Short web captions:

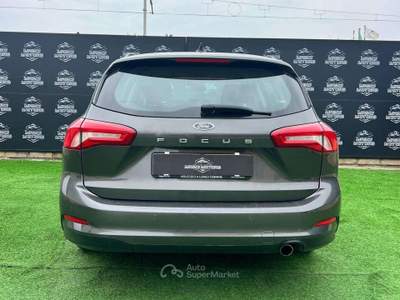 Ford Focus Focus Active V 2022 SW Active SW 1.5 X 120cv auto Grigio usata Civitavecchia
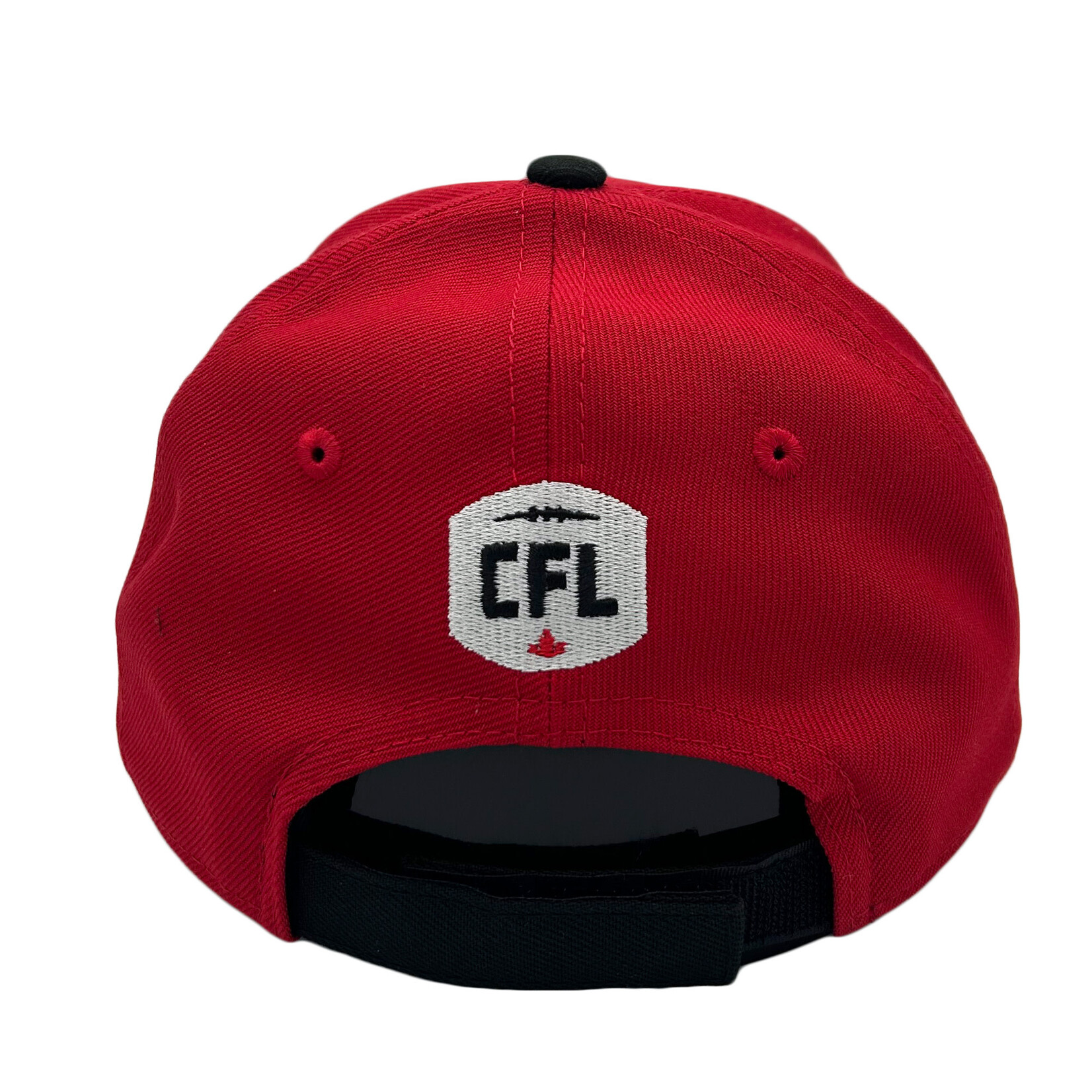 REDBLACKS REDBLACKS Brix Youth 940 Black Red Hat
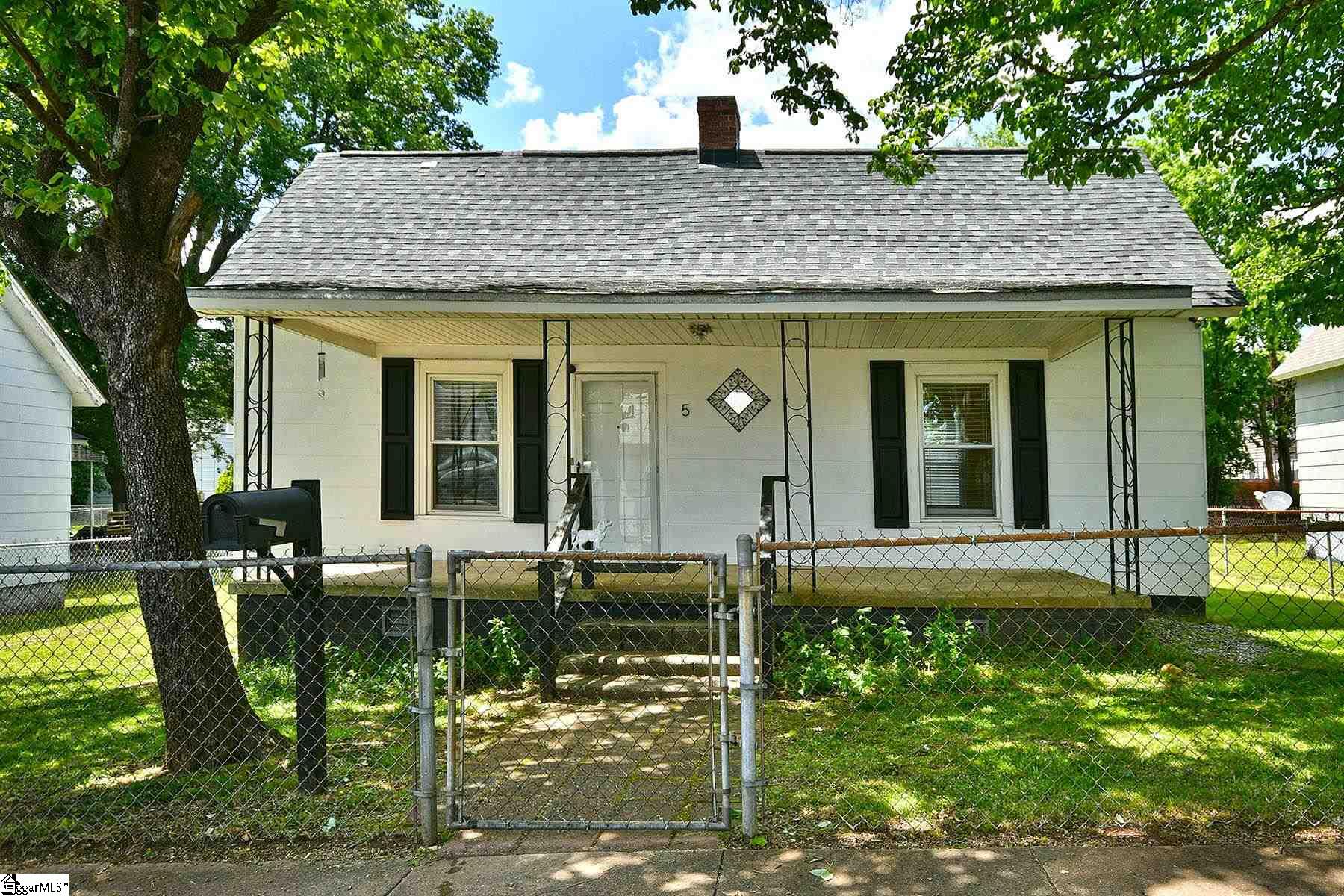 Photo 1 of 30 — 5 Welch Street, Greenville, SC 29605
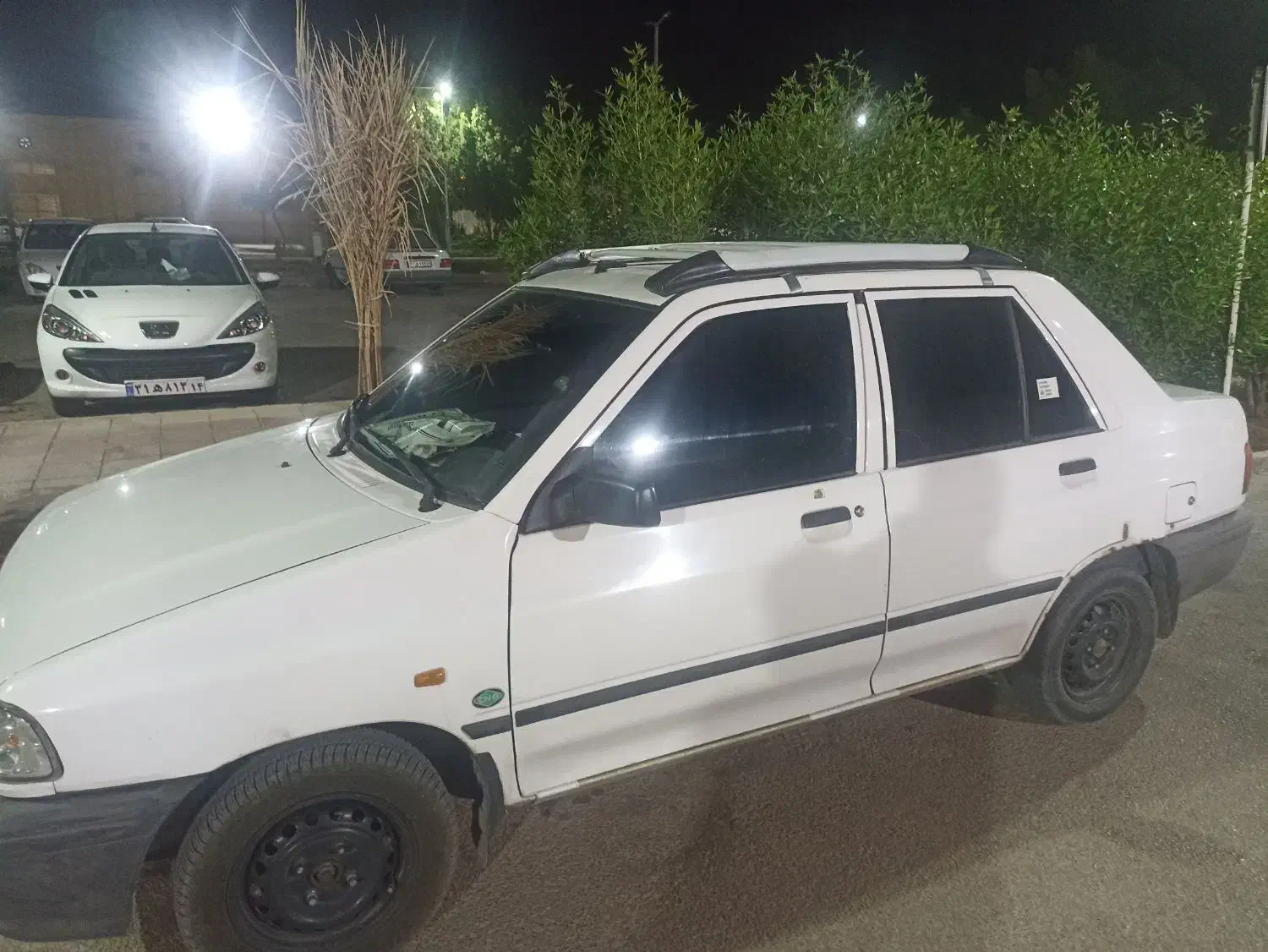 پراید 95دوگانه سوز شرکتی|خودرو سواری و وانت|سوسنگرد, |دیوار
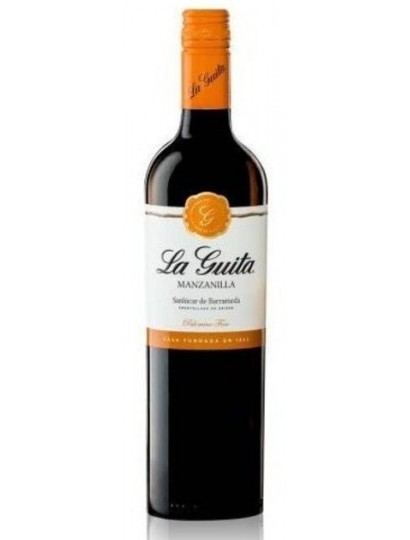 Manzanilla La Guita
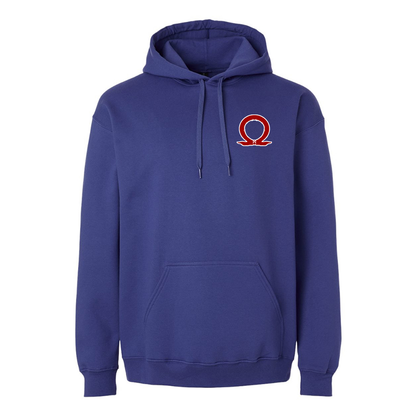 Men's God Of War Gildan Softstyle Midweight Hooded Sweatshirt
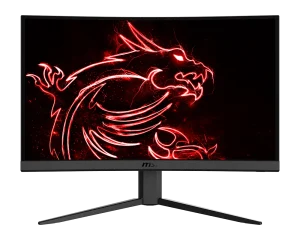MSI Optix G24C4 — Front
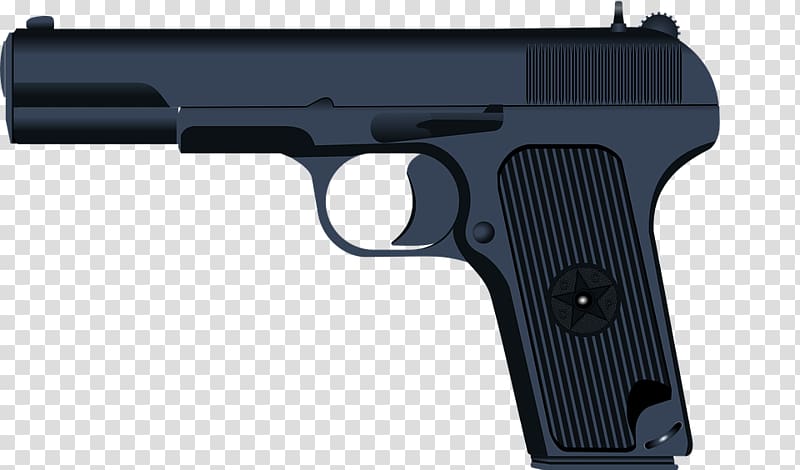Gun control Firearm Pistol, pistil transparent background PNG clipart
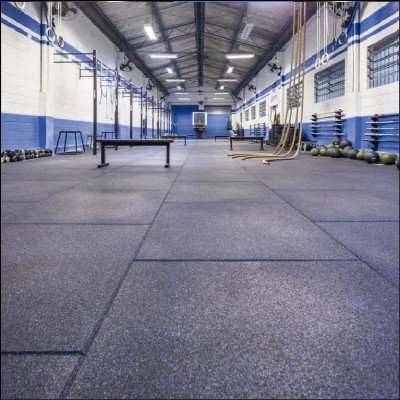 Piso Emborrachado Para Academias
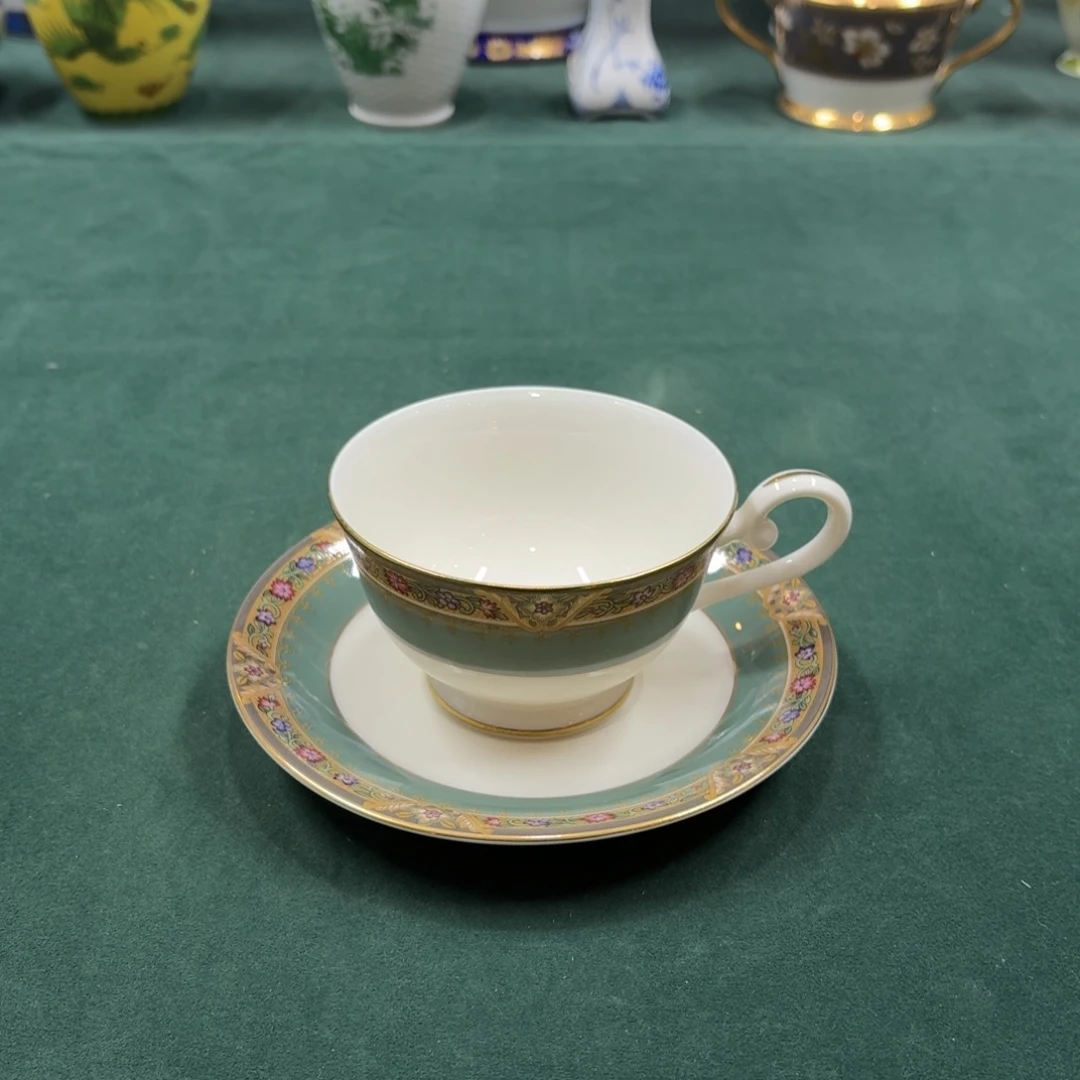 云翼堂家瓷器真好看啊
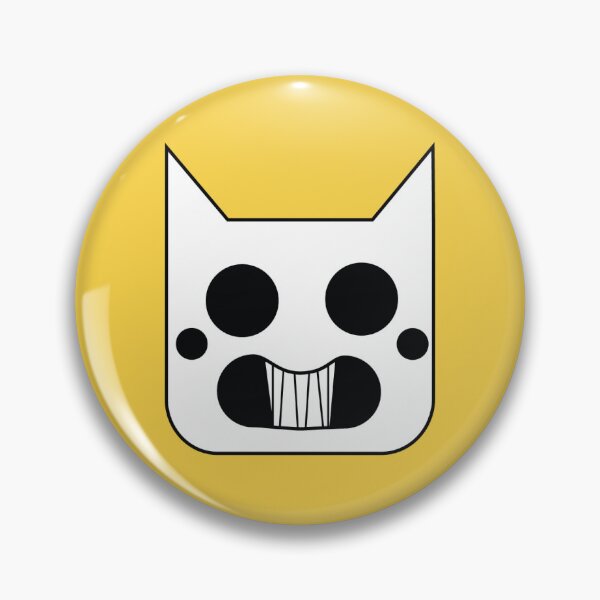 Item preview, Off! Zacharie Cat Mask designed and sold by revheadkid.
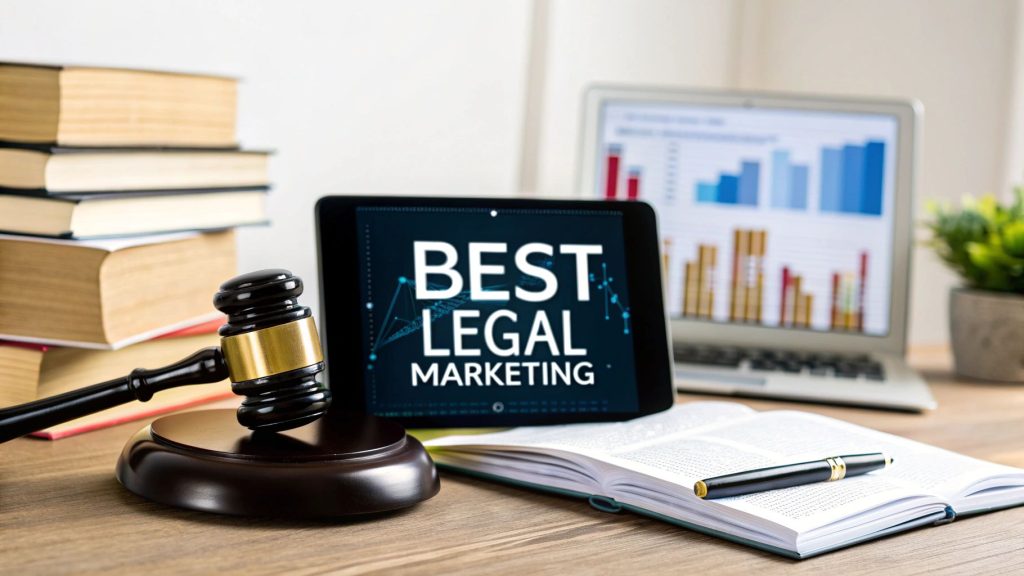 best legal marketing companies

Work task: Word for word, set down each record shown above, omitting the pictures.

Task output:
 Ford Focus Focus Active V 2022 SW Active SW 1.5 X 120cv auto Grigio usata Civitavecchia
 REDBLACKS REDBLACKS Brix Youth 940 Black Red Hat
 Photo 1 of 30 — 5 Welch Street, Greenville, SC 29605
 پراید 95دوگانه سوز شرکتی|خودرو سواری و وانت|سوسنگرد, |دیوار
 Manzanilla La Guita
 Men's God Of War Gildan Softstyle Midweight Hooded Sweatshirt
MSI Optix G24C4 — Front
Gun control Firearm Pistol, pistil transparent background PNG clipart
 Piso Emborrachado Para Academias
 云翼堂家瓷器真好看啊
 Item preview, Off! Zacharie Cat Mask designed and sold by revheadkid.
 best legal marketing companies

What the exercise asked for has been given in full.